**Brief:** A single figure is the whole answer: the number of lines in the records that contain "first".

(Extracted data entries)

※ ※ ※

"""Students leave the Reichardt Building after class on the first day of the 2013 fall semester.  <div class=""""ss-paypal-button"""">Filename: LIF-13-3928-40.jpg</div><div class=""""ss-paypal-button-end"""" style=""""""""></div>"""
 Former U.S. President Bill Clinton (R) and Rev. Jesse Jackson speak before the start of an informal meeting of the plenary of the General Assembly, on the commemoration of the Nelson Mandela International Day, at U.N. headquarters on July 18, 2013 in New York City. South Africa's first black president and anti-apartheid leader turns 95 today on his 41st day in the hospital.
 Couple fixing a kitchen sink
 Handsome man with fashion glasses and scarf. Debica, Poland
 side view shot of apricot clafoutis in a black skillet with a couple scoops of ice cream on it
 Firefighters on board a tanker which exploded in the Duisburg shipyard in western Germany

※ ※ ※

**Finished exercise:** 2